Viel herausfordernder sei die emotionale Erfahrung, ein Jahr lang jeden Tat eine neue Person zu daten: „Das war Horror, ich habe mich selbst vergewaltigt.“ Dass es ein Wagnis sei, wusste Badasyan. Er habe den positiven Bezug zu seinem Körper verloren. Klar wurde ihm auch, dass manches schief läuft in dieser Stadt, in ihrer Party- und Chem-Sex-Szene. „Viele Menschen wollten sich ungern zeigen und fotografieren lassen, weil sie sich zu abgefuckt, zu einsam fühlen.“

Der Künstler Mischa Badasyan lässt zur Zeit nackte Menschen an Berliner U-Bahn-Stationen posieren.
Der Künstler Mischa Badasyan lässt zur Zeit nackte Menschen an Berliner U-Bahn-Stationen posieren.

© Abdulsalam Ajaj

An Provokation sei ihm nicht gelegen. Umso ironischer, dass das Zarte an seinen Arbeiten häufig nicht gesehen wird. Stattdessen gilt er seit „Save the date“ als der Künstler mit dem vielen schwulen Sex. Davon unbeirrt lotet er weiter Gefahren und Chancen von zwischenmenschlicher Nähe aus.

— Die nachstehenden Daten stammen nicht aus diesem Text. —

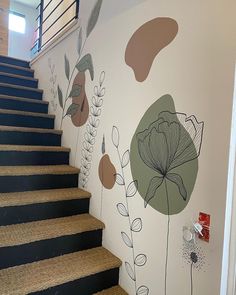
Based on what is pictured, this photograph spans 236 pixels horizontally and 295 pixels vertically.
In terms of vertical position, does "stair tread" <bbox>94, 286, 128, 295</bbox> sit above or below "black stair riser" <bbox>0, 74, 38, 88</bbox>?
below

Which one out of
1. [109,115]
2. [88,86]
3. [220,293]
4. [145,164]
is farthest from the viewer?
[88,86]

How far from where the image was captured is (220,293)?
1.05 meters

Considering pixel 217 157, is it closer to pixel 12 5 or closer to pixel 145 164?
pixel 145 164

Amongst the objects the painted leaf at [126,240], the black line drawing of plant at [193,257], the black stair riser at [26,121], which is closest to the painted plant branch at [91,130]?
the painted leaf at [126,240]

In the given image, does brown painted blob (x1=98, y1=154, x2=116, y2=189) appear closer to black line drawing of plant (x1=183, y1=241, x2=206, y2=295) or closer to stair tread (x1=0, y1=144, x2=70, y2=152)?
stair tread (x1=0, y1=144, x2=70, y2=152)

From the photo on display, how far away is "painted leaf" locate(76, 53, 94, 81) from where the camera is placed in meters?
2.06

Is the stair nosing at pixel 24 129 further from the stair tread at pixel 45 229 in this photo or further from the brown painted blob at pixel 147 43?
the brown painted blob at pixel 147 43

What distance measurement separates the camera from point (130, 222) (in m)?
1.57

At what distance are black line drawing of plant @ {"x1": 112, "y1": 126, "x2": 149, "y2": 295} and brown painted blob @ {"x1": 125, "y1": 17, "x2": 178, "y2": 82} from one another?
1.50 ft

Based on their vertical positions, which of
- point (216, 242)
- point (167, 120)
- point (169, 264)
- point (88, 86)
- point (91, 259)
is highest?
point (88, 86)

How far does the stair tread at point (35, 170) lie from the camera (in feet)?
5.98

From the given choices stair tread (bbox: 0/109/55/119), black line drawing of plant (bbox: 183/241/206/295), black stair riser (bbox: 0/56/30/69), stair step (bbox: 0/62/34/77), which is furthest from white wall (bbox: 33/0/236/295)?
black stair riser (bbox: 0/56/30/69)

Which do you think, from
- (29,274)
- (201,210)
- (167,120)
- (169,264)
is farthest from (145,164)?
(29,274)

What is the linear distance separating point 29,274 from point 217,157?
1.20m
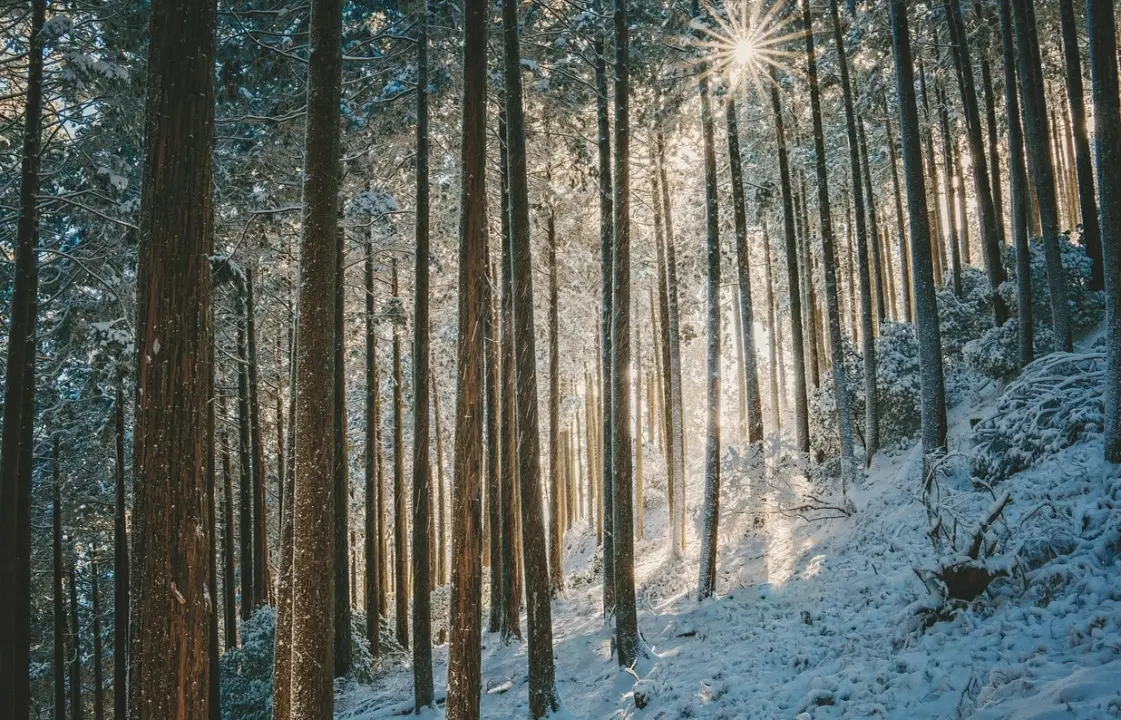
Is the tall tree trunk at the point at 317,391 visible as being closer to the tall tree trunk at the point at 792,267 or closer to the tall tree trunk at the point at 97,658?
the tall tree trunk at the point at 792,267

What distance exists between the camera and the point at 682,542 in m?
16.7

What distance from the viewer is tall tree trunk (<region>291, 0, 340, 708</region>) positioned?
487cm

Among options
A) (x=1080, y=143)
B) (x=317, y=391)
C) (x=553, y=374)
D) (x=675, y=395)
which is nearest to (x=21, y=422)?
(x=317, y=391)

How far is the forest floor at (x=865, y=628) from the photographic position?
15.7 ft

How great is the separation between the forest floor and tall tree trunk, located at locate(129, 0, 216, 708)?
227 inches

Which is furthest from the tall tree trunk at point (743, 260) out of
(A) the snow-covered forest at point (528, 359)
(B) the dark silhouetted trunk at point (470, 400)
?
(B) the dark silhouetted trunk at point (470, 400)

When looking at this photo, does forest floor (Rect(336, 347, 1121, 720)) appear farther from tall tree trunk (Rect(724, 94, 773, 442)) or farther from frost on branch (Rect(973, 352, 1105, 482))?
tall tree trunk (Rect(724, 94, 773, 442))

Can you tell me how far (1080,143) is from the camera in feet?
39.3

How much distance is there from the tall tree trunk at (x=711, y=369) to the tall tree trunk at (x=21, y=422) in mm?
10933

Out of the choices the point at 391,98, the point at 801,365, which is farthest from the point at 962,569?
the point at 391,98

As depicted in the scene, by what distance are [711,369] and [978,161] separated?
27.8 ft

Ein Beispiel ist seine Performance „Cruising“, bei der sich Menschen in roten Unterhosen umarmen. Mit ihr tourt er auch durch den postsowjetischen Raum, bringt Menschen auf der Gay Pride in der Ukraine oder in der Republik Moldau zusammen. In die Region zieht es ihn immer wieder. Als Aktivist möchte er etwas beitragen zu den Kämpfen, die queere Menschen in Osteuropa ausfechten.

Mischa Badasyan will nicht profozieren sondern Kommunen schaffen.
Mischa Badasyan will nicht profozieren sondern Kommunen schaffen.

© Abdulsalam Ajaj

„Ich finde es immer erstaunlicher, was Frauen aushalten“

Mischa Badasyan ist ständig in Bewegung. „Ich wache auf und habe tausende Ideen. Mich kann alles inspirieren, mich inspiriert dieser Strohhalm hier“, sagt er und zeigt auf sein Glas. Während er noch an „Touch“ arbeitet, plant er bereits seine neue Reihe. Bei „Pain“ sollen verschiedene Arten von Schmerz im Mittelpunkt stehen.

Den Anfang machen die schmerzlichen Erfahrungen weiblicher Körper: Geburt, Menstruation. „Ich finde es immer erstaunlicher, was Frauen aushalten. Jedes Mal, wenn Freundinnen mir von ihrer Menstruation erzählen, bewundere ich sie mehr.“ Er kann es kaum abwarten, weiterzugehen. Dahin wo, es weh tut.